À l’été 1824, Francisco de Goya arrive en Gironde, fuyant la restauration absolutiste de Ferdinand VII en Espagne, lui qui reste marqué par la philosophie des Lumières. C’est ce bicentenaire que le musée des Beaux-Arts de Bordeaux célèbre (un peu sur le fil du rasoir, il est vrai) en proposant, du 13 décembre au 13 avril 2025, une nouvelle exposition d’estampes de l’artiste aragonais.
Une exposition, pas une exposition. Le musée s’en tient à ce terme dans la mesure où il ne fait pas venir d’œuvres d’autres institutions culturelles, et qu’il présente « seulement » l’intégralité de sa collection Goya. 20 gravures ou lithographies – une technique que l’artiste a découverte dès son arrivée en Gironde – mais qui sont exposées ensemble pour la première fois.
C’est notamment l’occasion d’assister à une « Tauromachie », événement unique d’une lithographie marquée par un enchevêtrement d’hommes, de chevaux et de bétail. Ou « Le Garrot », apparemment la première gravure pour laquelle Goya a choisi le sujet : l’exécution d’un gentilhomme dans sa cellule de prison. Réalisée entre 1778 et 1780, cette œuvre démontre son intérêt pour les affaires pénales et les questions sociales. « Ce qui ne l’a pas empêché de poursuivre son activité de peintre de cour », rappelle Sylvaine Lestable, conservatrice du musée et commissaire de cette nouvelle exposition.
Les autres gravures sont des reproductions de tableaux de Vélasquez – Goya en a créé 11, le musée de Bordeaux en compte 10 – commandées par la royauté espagnole à la fin du XVIIIe siècle.e siècle : portraits d’aristocrates, de nains ou de personnalités de la Grèce antique. « Mais Goya n’est pas servile par rapport à son modèle », souligne Sylvaine Lestable.
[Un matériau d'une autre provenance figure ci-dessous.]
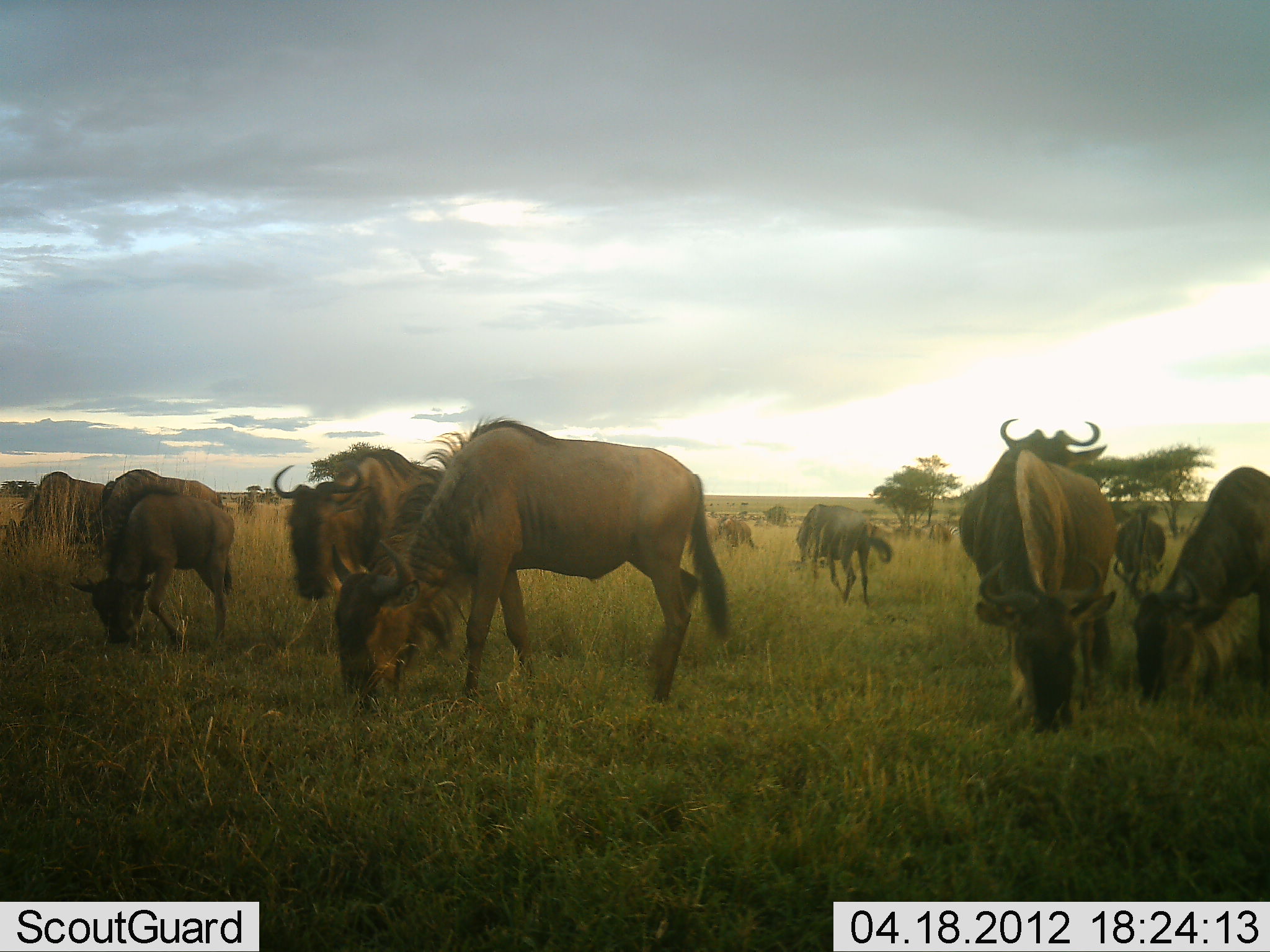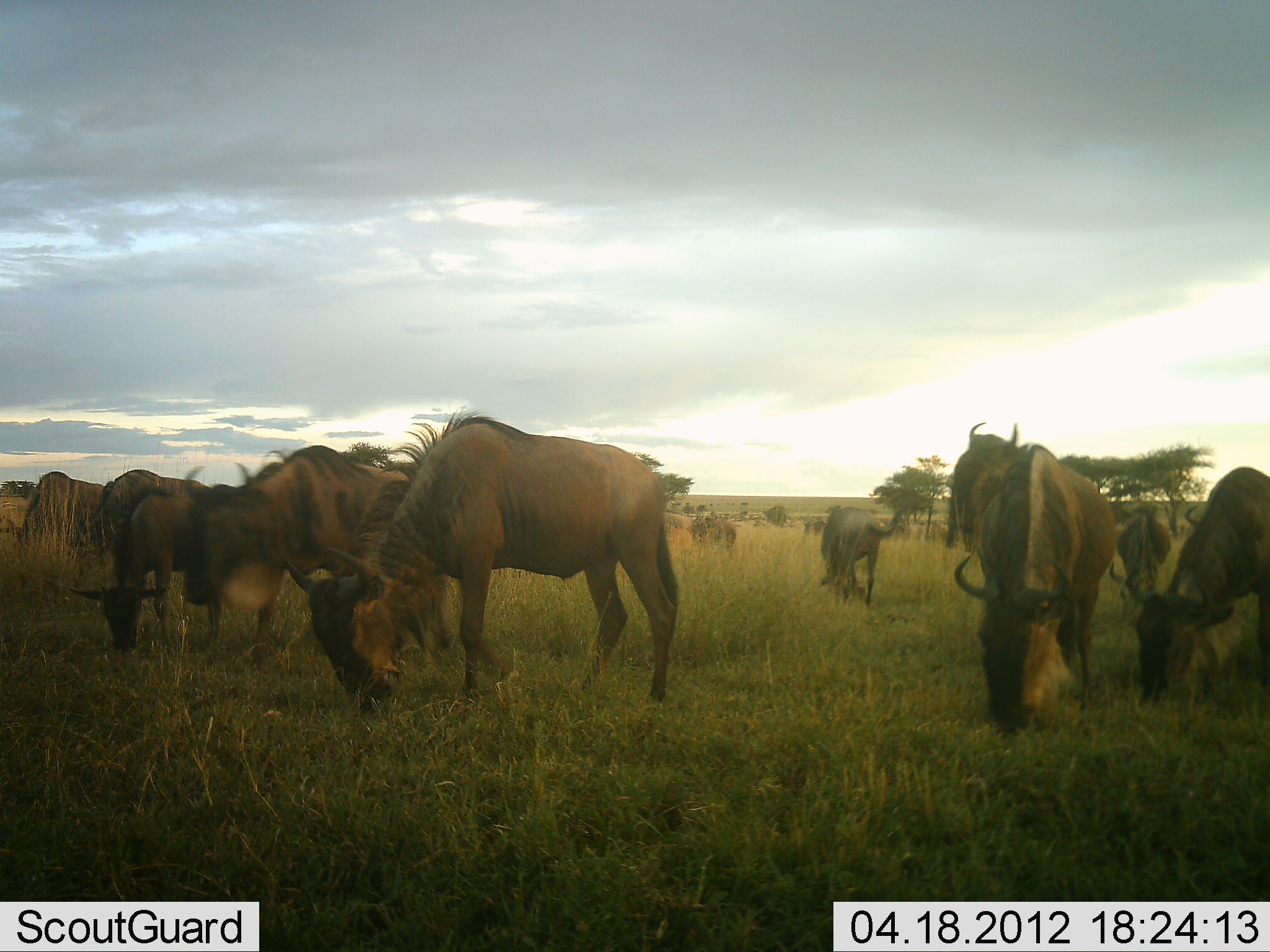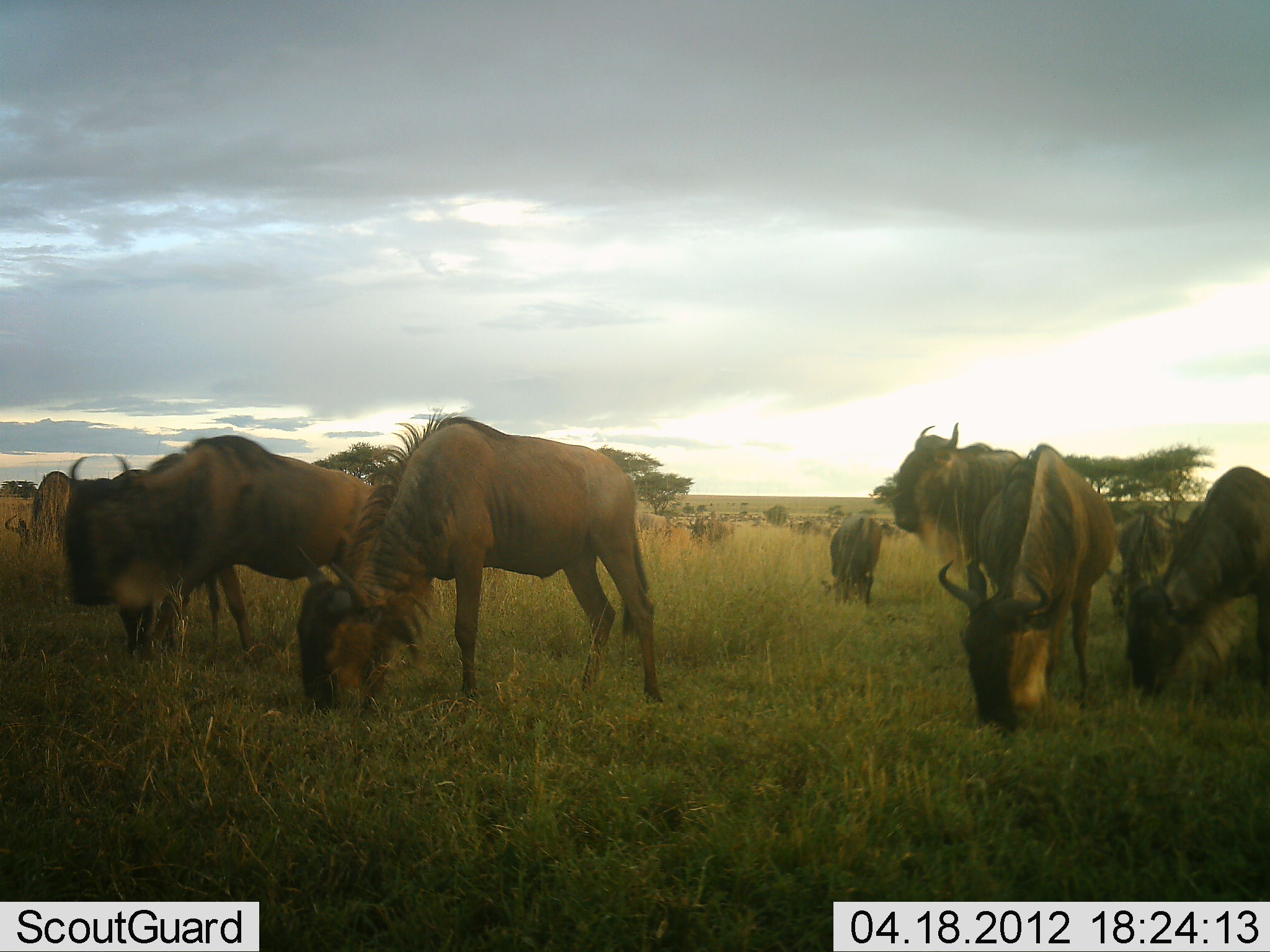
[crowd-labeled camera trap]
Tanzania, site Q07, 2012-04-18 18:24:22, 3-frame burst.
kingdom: Animalia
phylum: Chordata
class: Mammalia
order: Artiodactyla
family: Bovidae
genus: Connochaetes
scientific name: Connochaetes taurinus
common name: blue wildebeest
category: wildebeest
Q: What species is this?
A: Wildebeest (blue wildebeest) (Connochaetes taurinus).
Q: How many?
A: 11-50.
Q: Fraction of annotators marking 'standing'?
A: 47%.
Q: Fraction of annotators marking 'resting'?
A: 0%.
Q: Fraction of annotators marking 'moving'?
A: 40%.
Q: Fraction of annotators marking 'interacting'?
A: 13%.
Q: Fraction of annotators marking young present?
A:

Il cherche à transposer les effets obtenus avec la peinture à l’huile dans la technique de la gravure. »
Une « vraie » exposition en 2028
Une bonne trentaine d’années et l’on découvre ses « Taureaux de Bordeaux », lithographies réalisées en 1825 « à partir de ses souvenirs de scènes observées en Espagne ; Ce ne sont pas les combats qu’il a vus en Gironde. Le mouvement est partout. La violence est récurrente, comme dans cette vue d’un picador soulevé par les cornes d’un taureau. « La réplique est très spontanée. Goya dessine comme il peint, en posant la pierre sur un chevalet. Ce faisant, il inaugure ce que serait l’impressionnisme. »
La visite se termine par cinq lithographies d’Odilon Redon issues d’une série intitulée « Hommage à Goya ». Le lien entre l’un et l’autre ? « Même goût pour les sujets d’inspiration onirique ou fantastique. » Ce qui donne au final un ensemble relativement disparate, mais nourri d’œuvres qui possèdent toutes une forte singularité. Et en présentant un autre aspect de l’œuvre de Goya.
Cette exposition est en effet pensée comme un avant-goût d’une « vraie » exposition prévue en 2028, pour les 200 ans de sa disparition. On devrait voir sa célèbre « Laitière de Bordeaux », prêtée par le musée du Prado, ainsi que ses dessins réalisés en Gironde (plus d’une centaine). En attendant, l’accès à ces premières œuvres se fait aux tarifs habituels du musée (3,50 et 6 euros). C’est aussi là la différence entre une exposition et un accrochage.